SET TASK: Render the items as a numbered list, leaving out blank lines, starting at the line that contains "Given the image, is" and ending at the line that contains "15.6 meters".

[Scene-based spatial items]
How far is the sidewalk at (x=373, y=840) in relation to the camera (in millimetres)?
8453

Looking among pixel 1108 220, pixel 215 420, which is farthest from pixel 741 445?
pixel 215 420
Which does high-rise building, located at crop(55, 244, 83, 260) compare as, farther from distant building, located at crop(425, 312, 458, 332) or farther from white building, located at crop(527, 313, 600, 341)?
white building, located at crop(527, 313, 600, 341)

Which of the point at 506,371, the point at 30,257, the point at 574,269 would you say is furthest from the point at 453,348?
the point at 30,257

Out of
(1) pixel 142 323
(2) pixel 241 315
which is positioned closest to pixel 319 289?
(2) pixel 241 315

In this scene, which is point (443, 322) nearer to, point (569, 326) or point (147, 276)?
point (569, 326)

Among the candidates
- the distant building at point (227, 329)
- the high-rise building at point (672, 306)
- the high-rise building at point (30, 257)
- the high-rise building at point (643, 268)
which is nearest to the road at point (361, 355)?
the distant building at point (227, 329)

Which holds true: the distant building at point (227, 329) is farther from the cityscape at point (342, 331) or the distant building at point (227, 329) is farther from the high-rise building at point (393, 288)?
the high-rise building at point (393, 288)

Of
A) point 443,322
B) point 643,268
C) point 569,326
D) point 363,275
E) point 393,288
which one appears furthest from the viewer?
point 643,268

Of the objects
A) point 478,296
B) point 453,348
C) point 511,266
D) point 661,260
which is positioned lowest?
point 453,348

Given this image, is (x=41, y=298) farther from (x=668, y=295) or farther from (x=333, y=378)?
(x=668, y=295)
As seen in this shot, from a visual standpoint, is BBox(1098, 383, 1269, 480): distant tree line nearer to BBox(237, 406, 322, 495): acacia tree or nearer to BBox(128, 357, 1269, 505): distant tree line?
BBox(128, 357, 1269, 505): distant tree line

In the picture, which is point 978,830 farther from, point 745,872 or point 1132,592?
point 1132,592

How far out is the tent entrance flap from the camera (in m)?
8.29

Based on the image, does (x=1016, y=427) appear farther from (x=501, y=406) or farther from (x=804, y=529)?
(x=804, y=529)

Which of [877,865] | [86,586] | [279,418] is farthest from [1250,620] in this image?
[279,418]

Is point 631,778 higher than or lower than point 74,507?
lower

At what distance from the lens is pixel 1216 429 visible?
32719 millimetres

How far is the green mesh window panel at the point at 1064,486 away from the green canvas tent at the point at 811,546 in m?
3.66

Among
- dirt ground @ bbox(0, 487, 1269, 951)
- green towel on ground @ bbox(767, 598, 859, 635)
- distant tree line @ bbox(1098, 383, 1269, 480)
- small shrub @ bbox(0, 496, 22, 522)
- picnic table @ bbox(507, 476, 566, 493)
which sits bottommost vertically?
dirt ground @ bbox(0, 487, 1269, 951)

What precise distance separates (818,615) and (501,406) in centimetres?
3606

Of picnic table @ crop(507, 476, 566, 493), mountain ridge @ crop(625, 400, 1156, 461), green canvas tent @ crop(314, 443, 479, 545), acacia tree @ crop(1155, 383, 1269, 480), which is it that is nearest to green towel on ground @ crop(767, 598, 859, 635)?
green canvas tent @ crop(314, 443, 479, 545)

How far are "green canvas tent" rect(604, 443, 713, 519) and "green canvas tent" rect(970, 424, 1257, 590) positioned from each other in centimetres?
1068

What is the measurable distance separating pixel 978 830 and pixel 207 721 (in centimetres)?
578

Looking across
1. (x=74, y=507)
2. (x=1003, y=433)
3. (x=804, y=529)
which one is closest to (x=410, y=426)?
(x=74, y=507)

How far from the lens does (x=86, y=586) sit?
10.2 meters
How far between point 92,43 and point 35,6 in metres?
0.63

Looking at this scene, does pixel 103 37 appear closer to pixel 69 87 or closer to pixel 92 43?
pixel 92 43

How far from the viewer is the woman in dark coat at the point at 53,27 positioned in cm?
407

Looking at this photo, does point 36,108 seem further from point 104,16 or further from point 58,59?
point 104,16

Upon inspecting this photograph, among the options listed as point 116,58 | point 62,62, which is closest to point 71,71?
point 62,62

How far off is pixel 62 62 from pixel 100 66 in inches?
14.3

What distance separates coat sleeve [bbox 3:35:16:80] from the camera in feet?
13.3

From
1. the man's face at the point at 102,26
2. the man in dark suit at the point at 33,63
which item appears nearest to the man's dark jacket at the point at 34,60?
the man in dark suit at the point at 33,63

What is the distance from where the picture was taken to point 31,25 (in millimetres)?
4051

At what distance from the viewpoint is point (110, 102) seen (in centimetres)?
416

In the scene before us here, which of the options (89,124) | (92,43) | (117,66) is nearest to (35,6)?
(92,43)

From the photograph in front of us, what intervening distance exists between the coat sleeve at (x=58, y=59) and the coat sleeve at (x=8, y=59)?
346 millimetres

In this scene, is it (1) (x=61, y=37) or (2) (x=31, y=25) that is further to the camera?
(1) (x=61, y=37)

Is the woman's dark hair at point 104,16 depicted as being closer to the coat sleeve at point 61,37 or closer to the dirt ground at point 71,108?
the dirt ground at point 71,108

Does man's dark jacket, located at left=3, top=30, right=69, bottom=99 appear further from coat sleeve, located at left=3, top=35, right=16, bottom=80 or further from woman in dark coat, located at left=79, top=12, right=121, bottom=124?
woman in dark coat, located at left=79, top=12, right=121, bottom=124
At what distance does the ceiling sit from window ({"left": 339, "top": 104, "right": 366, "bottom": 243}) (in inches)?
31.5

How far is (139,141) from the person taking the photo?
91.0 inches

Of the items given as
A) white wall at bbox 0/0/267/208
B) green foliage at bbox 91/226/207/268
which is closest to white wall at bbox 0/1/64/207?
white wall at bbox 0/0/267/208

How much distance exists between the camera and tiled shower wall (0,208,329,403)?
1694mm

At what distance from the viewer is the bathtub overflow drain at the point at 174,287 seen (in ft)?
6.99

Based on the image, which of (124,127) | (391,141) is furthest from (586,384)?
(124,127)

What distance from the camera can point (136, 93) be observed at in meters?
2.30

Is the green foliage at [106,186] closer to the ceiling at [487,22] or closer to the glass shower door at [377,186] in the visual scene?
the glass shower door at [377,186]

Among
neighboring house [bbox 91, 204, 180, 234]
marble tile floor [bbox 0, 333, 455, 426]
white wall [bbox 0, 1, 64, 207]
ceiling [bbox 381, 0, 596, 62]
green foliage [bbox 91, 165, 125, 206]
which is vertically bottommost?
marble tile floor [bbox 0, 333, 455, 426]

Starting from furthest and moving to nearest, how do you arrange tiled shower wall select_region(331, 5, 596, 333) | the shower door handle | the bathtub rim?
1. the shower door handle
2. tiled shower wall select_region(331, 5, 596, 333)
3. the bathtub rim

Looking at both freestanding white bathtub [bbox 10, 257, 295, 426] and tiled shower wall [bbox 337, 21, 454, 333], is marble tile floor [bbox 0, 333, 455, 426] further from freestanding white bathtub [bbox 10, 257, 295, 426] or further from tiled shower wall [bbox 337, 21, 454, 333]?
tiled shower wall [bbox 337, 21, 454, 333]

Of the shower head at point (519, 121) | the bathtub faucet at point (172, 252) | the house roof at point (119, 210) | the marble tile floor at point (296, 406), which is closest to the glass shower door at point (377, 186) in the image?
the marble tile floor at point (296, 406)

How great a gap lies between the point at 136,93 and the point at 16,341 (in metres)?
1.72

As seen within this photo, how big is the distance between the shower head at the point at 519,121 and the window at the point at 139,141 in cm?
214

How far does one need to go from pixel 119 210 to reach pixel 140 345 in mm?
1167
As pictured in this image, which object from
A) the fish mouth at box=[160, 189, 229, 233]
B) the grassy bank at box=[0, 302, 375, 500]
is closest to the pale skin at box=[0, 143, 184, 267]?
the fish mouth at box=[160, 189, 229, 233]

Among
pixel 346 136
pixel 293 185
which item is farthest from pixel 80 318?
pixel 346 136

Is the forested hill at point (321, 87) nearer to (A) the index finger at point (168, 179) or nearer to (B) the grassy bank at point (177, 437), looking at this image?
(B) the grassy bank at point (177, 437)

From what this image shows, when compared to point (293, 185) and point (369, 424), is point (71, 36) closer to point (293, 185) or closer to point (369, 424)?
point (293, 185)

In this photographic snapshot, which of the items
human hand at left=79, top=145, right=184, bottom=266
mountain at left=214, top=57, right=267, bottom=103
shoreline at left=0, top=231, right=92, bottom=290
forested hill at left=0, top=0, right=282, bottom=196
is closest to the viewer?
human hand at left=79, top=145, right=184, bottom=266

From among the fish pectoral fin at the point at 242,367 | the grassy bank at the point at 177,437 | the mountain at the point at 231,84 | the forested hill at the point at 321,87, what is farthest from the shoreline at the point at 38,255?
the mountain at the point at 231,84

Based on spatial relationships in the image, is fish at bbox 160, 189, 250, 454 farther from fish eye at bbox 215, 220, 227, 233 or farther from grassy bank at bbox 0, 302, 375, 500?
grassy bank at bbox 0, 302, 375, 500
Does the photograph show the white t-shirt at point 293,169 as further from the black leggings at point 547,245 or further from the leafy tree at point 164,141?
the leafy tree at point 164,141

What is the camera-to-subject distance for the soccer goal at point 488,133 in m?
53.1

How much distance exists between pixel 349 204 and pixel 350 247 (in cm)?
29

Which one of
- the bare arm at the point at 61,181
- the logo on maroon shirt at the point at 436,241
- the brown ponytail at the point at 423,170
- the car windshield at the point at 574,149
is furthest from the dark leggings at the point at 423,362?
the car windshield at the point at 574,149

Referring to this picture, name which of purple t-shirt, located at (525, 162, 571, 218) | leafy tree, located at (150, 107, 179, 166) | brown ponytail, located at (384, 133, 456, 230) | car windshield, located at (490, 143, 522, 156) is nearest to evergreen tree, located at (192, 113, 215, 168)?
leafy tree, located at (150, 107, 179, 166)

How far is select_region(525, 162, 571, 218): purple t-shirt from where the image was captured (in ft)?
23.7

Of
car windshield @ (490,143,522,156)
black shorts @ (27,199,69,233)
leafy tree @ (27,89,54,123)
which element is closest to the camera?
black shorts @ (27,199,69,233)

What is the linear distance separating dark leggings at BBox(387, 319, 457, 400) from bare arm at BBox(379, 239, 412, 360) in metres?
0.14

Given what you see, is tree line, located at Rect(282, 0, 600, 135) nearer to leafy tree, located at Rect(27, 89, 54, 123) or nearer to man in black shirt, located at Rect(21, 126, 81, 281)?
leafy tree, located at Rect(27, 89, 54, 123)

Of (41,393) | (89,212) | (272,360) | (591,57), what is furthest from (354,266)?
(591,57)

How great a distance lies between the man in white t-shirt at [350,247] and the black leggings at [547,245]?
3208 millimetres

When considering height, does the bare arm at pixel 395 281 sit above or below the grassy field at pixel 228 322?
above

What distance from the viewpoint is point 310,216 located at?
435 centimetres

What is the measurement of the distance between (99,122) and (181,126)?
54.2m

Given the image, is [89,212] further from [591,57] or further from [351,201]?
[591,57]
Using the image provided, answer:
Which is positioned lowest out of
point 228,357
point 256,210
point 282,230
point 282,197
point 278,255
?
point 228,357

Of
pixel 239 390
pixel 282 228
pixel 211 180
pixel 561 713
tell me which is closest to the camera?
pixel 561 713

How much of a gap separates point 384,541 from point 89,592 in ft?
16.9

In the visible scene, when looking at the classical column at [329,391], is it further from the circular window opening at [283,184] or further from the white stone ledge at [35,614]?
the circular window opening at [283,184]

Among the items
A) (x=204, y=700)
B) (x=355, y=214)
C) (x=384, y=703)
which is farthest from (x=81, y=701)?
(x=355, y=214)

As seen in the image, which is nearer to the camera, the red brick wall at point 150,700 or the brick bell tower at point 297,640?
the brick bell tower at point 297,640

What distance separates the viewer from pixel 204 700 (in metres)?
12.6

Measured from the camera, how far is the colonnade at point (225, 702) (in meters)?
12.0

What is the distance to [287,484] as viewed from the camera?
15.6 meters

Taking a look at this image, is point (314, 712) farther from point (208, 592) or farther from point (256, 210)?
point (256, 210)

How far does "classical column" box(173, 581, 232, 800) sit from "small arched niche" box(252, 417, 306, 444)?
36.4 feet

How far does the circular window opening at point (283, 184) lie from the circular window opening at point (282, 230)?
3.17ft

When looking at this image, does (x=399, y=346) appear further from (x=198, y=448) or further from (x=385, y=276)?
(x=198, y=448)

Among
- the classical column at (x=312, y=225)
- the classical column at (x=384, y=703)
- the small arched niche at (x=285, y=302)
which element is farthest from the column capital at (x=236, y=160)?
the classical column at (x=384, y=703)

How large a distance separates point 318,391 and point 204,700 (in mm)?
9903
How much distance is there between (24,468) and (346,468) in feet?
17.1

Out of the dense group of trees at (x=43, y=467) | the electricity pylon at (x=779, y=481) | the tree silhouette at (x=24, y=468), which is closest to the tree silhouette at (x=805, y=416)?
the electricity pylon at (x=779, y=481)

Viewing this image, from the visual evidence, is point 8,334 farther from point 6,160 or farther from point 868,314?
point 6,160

COMPLETED TASK:
1. Given the image, is [89,212] further from [591,57] or further from [351,201]?
2. [591,57]
3. Using the image provided, answer:
4. Which is positioned lowest out of
5. point 228,357
6. point 256,210
7. point 282,230
8. point 282,197
9. point 278,255
10. ?
11. point 228,357
12. Of
13. pixel 239 390
14. pixel 282 228
15. pixel 211 180
16. pixel 561 713
17. tell me which is closest to the camera?
18. pixel 561 713
19. How much of a gap separates point 384,541 from point 89,592 in ft?
20. 16.9
21. In the visible scene, when looking at the classical column at [329,391], is it further from the circular window opening at [283,184] or further from the white stone ledge at [35,614]?
22. the circular window opening at [283,184]
23. Among the items
24. A) (x=204, y=700)
25. B) (x=355, y=214)
26. C) (x=384, y=703)
27. which is farthest from (x=81, y=701)?
28. (x=355, y=214)
29. As seen in the image, which is nearer to the camera, the red brick wall at point 150,700 or the brick bell tower at point 297,640?
30. the brick bell tower at point 297,640
31. What distance separates the viewer from pixel 204 700 (in metres)?
32. 12.6
33. Measured from the camera, how far is the colonnade at point (225, 702) (in meters)?
34. 12.0
35. What is the distance to [287,484] as viewed from the camera?
36. 15.6 meters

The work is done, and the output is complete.